Steven Avery is currently serving a life sentence without the possibility of parole at the Waupon prison. Brendan Dassey, also sentenced to life, will not be eligible for parole before 2048. In December 2015, a petition demanding the exoneration of Avery and Dassey was sent to the White House, signed by over half a million people. In response, a spokesperson for Barack Obama explained that the president cannot make such a decision in a state-level case. The spokesperson for Wisconsin Governor Scott Walker, who has the authority to make such a ruling, stated that Walker does not consider such a decision. In January 2016, Chicago lawyer Kathleen Zellner, in cooperation with the Innocence Project, filed another appeal in Avery’s case. That same month, People Magazine published an article revealing that one of the jurors in the original trial was the father of the Manitowoc County deputy sheriff, and the wife of another worked as an official in the local town hall.
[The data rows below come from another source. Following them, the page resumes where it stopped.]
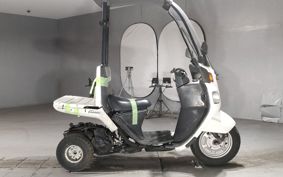HONDA GYRO TA02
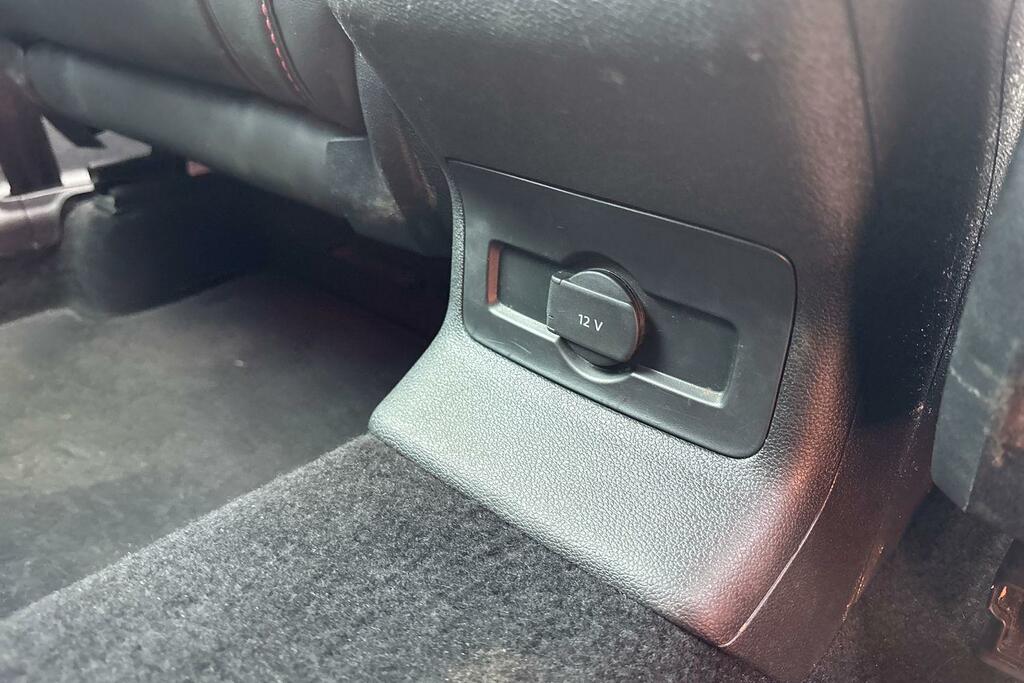 Skoda Kodiaq 2.0 Tdi Sport Line 4X4 Dsg 7 Seat Grey #24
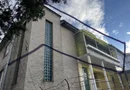 BRASADAS vinde ap 5 cam etaj 1 in casa cu etaj centru vechi.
Buting and Strang continue to practice law successfully. They are reluctant to speak about the Avery case. Prosecutor Ken Kratz resigned after several women accused him of sexual harassment. After a temporary suspension of his license, he returned to his legal career. In a lengthy letter, Steven Avery addressed the public directly: The real murderer is still at large and is probably lying in wait for another victim. Upon learning of statements from his former fiancée, Jodi Stachowiak, he bitterly commented: I wonder how much they paid her.